Disabling throw-keyid makes PGP-INLINE work great from other clients, readable by Mailvelop on NC Mail.

But I have now also verified that PGP/MIME doesn't work with NC Mail & Mailvelope, because NC Mail doesn't show a preview of the attachment. Just like @ChristophWurst said early on.

NC Mail doesn't display attachments/embedded content, and then Mailvelope has nothing to read.

So, it's bad, but it's not useless.

vasyugan commented 1 year ago

NC Mail doesn't display attachments/embedded content, and then Mailvelope has nothing to read.

Yes, it changes the disposition header on its own accord, something which Roundcube does not do, because on Roundcube PGP/MIME message can be read just fine. That obstructs interoperability with most "real" mail clients that support PGP and basically leaves only Mailvelop as the only client in broad usage that still uses inline PGP. Maybe that's not totally useless but very nearly, I have to say.

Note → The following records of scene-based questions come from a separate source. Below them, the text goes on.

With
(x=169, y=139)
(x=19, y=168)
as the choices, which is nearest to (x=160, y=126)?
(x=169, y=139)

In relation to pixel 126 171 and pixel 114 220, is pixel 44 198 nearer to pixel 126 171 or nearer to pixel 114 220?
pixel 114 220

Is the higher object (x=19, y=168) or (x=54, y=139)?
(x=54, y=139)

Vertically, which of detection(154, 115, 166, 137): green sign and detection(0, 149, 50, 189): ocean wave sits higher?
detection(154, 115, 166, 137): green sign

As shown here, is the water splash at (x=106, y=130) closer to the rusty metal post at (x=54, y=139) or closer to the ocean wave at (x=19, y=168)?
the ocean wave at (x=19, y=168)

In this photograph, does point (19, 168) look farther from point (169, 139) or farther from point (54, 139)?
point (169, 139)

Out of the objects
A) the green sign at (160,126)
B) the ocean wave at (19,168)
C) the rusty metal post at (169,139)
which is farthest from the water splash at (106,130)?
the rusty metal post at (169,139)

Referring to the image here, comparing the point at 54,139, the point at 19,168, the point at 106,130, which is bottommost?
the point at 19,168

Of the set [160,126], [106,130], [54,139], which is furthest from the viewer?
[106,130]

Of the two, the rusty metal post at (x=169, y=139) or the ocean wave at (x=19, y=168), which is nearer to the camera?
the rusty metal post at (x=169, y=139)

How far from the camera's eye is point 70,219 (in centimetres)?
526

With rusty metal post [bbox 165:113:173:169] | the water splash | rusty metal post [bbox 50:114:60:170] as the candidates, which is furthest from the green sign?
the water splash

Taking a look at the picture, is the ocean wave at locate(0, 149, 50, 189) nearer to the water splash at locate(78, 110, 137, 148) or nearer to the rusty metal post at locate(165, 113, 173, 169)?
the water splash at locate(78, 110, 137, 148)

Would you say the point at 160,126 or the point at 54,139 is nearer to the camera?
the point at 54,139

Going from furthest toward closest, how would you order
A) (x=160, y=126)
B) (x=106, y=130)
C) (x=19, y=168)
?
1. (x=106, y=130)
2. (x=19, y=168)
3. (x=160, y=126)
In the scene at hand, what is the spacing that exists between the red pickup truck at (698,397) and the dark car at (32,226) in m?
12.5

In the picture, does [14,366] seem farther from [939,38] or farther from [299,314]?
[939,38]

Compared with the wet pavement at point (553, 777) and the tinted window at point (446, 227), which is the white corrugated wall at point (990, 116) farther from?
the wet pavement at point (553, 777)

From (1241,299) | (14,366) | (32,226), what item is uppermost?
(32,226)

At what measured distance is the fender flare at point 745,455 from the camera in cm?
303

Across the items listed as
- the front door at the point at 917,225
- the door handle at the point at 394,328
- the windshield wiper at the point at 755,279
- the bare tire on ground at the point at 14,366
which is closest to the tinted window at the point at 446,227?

NoSubstitute commented 1 year ago

I meant that afaik all the '"real" mail clients' have the option of sending inline, and don't have to use PGP/MIME.

It's not that big of a hassle to tell those extremely few people who send PGP (/MIME) messages to please use inline when sending to you. There's probably even an address book setting where it can be set per recipient. At least if it is a "real" client. ;-)

vasyugan commented 1 year ago

I meant that afaik all the '"real" mail clients' have the option of sending inline, and don't have to use PGP/MIME.

Most of the users I support are non-technical people, they wouldn't even know what that means. You see, the reason why mail encryption is used to rarely is because it is such a hassle. In Signal, Matrix/Element etc, also throughout the web where almost everything is ssl protected now, encryption is totally transparent, the user doesn't have to do anything, it just works ™. By contrast, Mailvelope is such a horrible kludge, you use it only when you absolutely have to. Thunderbird allows you to use encryption by default with far less intervention (although the current implementation still leaves far too much to be desired, but things like determining which MIME format is going to be used is something the average joe almost certainly should not be bothered with.

It's not that big of a hassle to tell those extremely few people who send PGP (/MIME) messages to please use inline when sending to you. There's probably even an address book setting where it can be set per recipient. At least if it is a "real" client. ;-)

Using PGP/MIME is the more modern standard for a reason, it has significant security pluses: The entire message is getting encrypted in one blob, you don't see which and how many attachments there are. Crucially, the subject line can be encrypted. (You still cannot hide the sender and recipient addresses, though, so you can't reach the same level of security as with e.g. Signal), so, really, PGP Inline is obsolete and should be avoided whenever possible.

I don't have high hopes though, that there will be a time when email encryption is just common practice, unless we are going to have an overhauled protocol where encryption is build into the very core and is happening transparently without user intervention. I think email will eventually become obsolete and be replaced by messengers.